START SOURCE DOCUMENT
June Arnold, lesbian feminist activist, author, and publisher, daughter of Robert Cowan Davis and Cad Carter (Wortham) Davis, was born in Greenville, South Carolina, on October 27, 1926. After the death of her father in 1938, Arnold's family relocated to her mother's hometown of Houston, Texas. She attended Kinkaid School in Houston and the Shipley School in Bryn Mawr, Pennsylvania, and made her debut at the Allegro Club ball in 1947. She attended Vassar College in 1943–44 but returned to Houston and completed her B.A. at Rice Institute (now Rice University) in 1948. She earned a master's degree in literature at Rice in 1958.
June Arnold married Rice classmate Gilbert Harrington Arnold on February 3, 1951, in Houston. The couple had five children before they divorced in 1959. Tragically, their first son, Gilbert Harrington Arnold, Jr., drowned while swimming at the Bayou Club in Houston in 1960.
Arnold remarried on February 26, 1960, to Sarel Henry Eimerl, a native of Chester, England, who also attended Rice. She subsequently moved with her children to Greenwich Village in New York City, where Eimerl worked as a writer and editor. The marriage was short-lived, but Arnold remained in New York to pursue a writing career and study writing at the New School for Social Research. During this time, Arnold also became very active in the women's liberation and lesbian separatist movements. Although she reportedly considered her writing career as secondary, she completed four novels, the last two of which drew high praise. In 1967 her first novel, Applesauce, was published by McGraw-Hill. The book reflected the author's personal experiences, including her life in Houston and the Rice University area, but it also examined changes in personalities that occur when people marry. Following Applesauce Arnold moved to rural Vermont and founded a press, Daughters, Incorporated, with partner Parke Bowman. Daughters focused on publishing works that chronicled lesbian experiences, and featured works by several notable feminist authors, including Rita Mae Brown, Bertha Harris, Monique Wittig, and Joanna Russ. The press also published two novels by Arnold: The Cook and the Carpenter, which appeared in 1973 under the pseudonym Carpenter, and Sister Gin, which came out in 1975. Additionally, Arnold contributed to a number of periodicals, including the Village Voice, Houston Post, Quest, Plexus, Amazon Quarterly, Sinister Wisdom, and Sister Courage. She was also a member of the National Organization for Women and the Texas Institute of Letters.
END SOURCE DOCUMENT
USING THE INFORMATION:
A. Answer these from the June Arnold biography above:
(i) In what year did Arnold complete her B.A. at Rice Institute?
(ii) Whom did she marry on February 26, 1960?
(iii) Which company published her first novel, Applesauce?
B. Write a continuation of the June Arnold biography, beginning right after its final sentence.
START ENTRIES PROVIDED
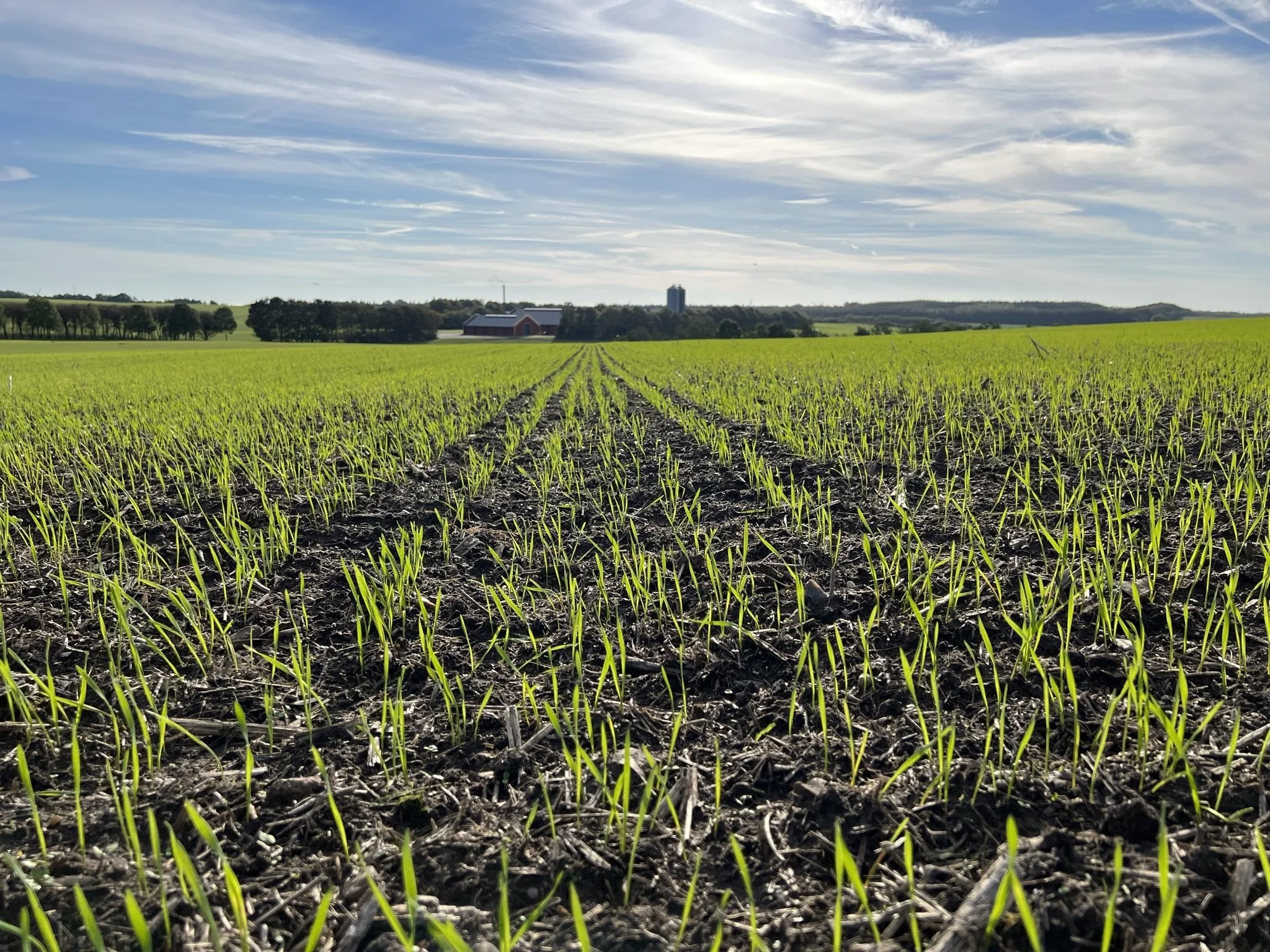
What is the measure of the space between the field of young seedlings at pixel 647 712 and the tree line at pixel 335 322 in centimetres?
6371

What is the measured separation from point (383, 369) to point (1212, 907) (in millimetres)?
18469

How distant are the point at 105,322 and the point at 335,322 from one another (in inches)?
790

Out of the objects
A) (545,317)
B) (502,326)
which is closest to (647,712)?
(502,326)

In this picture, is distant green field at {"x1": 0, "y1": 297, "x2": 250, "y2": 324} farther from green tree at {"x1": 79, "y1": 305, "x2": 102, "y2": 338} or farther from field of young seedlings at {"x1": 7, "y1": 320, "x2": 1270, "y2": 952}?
field of young seedlings at {"x1": 7, "y1": 320, "x2": 1270, "y2": 952}

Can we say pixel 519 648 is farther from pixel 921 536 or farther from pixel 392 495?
pixel 392 495

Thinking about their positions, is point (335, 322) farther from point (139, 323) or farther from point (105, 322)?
point (105, 322)

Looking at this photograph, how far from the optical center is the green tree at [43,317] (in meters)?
59.9

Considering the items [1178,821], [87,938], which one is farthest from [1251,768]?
[87,938]

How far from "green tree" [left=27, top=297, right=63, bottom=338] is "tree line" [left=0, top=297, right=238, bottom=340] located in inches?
1.6

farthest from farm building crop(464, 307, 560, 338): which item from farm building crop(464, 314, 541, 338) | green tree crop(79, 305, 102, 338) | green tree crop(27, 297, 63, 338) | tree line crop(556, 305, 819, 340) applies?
green tree crop(27, 297, 63, 338)

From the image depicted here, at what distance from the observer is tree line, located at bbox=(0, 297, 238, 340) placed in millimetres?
60812

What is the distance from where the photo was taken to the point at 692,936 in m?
1.31

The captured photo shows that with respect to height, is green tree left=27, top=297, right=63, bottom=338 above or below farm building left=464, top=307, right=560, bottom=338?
below

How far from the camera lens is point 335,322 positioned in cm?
6631
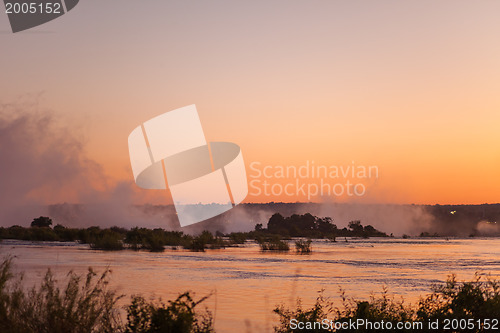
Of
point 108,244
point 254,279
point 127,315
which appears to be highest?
point 108,244

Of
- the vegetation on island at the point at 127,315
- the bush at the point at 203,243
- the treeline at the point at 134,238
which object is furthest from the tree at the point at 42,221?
the vegetation on island at the point at 127,315

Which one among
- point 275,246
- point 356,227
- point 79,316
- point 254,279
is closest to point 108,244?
point 275,246

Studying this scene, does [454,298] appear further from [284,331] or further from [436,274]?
[436,274]

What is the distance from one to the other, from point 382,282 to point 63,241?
35.9m

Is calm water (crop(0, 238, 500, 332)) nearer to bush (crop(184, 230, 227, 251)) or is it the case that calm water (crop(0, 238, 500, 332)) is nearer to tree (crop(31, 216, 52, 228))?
bush (crop(184, 230, 227, 251))

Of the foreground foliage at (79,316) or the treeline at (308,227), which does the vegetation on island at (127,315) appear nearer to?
the foreground foliage at (79,316)

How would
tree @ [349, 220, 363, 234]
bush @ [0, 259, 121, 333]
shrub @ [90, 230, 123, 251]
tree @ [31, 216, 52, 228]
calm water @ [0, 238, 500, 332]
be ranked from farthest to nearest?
1. tree @ [349, 220, 363, 234]
2. tree @ [31, 216, 52, 228]
3. shrub @ [90, 230, 123, 251]
4. calm water @ [0, 238, 500, 332]
5. bush @ [0, 259, 121, 333]

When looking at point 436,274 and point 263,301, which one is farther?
point 436,274

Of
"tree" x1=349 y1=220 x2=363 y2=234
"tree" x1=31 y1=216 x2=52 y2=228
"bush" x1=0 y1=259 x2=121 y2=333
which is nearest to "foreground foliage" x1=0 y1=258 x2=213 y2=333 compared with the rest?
"bush" x1=0 y1=259 x2=121 y2=333

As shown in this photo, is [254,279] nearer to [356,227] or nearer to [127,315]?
[127,315]

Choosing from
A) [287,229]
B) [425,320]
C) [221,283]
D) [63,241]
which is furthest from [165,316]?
[287,229]

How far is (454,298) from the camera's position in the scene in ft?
33.7

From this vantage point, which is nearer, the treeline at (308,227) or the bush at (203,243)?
the bush at (203,243)

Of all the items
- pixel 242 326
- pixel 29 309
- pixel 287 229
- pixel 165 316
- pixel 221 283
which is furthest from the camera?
pixel 287 229
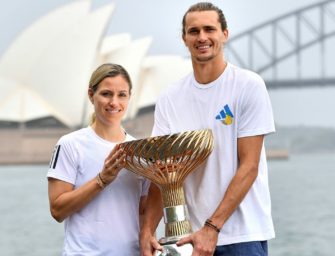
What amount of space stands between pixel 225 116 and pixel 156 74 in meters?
33.2

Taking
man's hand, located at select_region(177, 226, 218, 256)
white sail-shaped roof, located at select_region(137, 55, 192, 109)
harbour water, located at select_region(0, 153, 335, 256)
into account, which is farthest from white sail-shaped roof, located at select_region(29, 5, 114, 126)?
man's hand, located at select_region(177, 226, 218, 256)

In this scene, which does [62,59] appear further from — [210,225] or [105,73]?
[210,225]

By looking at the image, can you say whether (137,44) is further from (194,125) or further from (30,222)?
(194,125)

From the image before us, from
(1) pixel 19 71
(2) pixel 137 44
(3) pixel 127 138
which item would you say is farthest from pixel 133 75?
(3) pixel 127 138

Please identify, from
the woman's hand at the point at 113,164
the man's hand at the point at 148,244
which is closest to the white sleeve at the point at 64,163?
the woman's hand at the point at 113,164

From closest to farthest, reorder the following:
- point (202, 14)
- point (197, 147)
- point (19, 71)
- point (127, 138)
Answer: point (197, 147)
point (202, 14)
point (127, 138)
point (19, 71)

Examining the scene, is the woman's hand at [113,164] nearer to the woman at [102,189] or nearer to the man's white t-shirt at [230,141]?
the woman at [102,189]

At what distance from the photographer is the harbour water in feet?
34.9

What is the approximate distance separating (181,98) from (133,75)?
2841 cm

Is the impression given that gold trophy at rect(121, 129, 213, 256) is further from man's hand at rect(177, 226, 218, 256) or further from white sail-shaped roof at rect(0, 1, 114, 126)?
white sail-shaped roof at rect(0, 1, 114, 126)

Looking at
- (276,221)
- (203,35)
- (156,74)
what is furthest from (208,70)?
(156,74)

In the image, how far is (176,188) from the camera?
165 centimetres

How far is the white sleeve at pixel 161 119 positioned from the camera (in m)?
1.75

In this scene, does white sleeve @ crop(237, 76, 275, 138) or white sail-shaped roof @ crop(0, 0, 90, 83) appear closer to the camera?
white sleeve @ crop(237, 76, 275, 138)
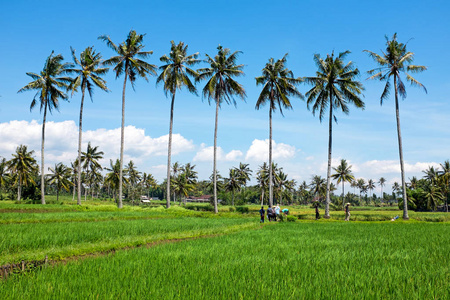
END ENTRIES PROVIDED
RESULTS BY TASK:
A.
(i) 1948
(ii) Sarel Henry Eimerl
(iii) McGraw-Hill

B.
Arnold was a principal organizer of the first Women in Print conference, which met in Omaha, Nebraska, in August 1976. Drawing together women from publishing houses, magazines, newspapers, bookstores, printing companies, and distribution services, the conference has been credited with significantly advancing the development of media branches within the women's movement. In the early 1980s she returned to Houston to write a novel recreating her mother's life and time. Her efforts resulted in both a compelling story of a mother-daughter relationship and a richly detailed picture of Houston as a small southern city in the first half of the twentieth-century. Arnold died of cancer in Houston on March 11, 1982. Her final manuscript was published posthumously as Baby Houston in 1987. Her second novel, The Cook and the Carpenter, was republished by New York University Press in 1995 and is widely considered a classic of feminist fiction.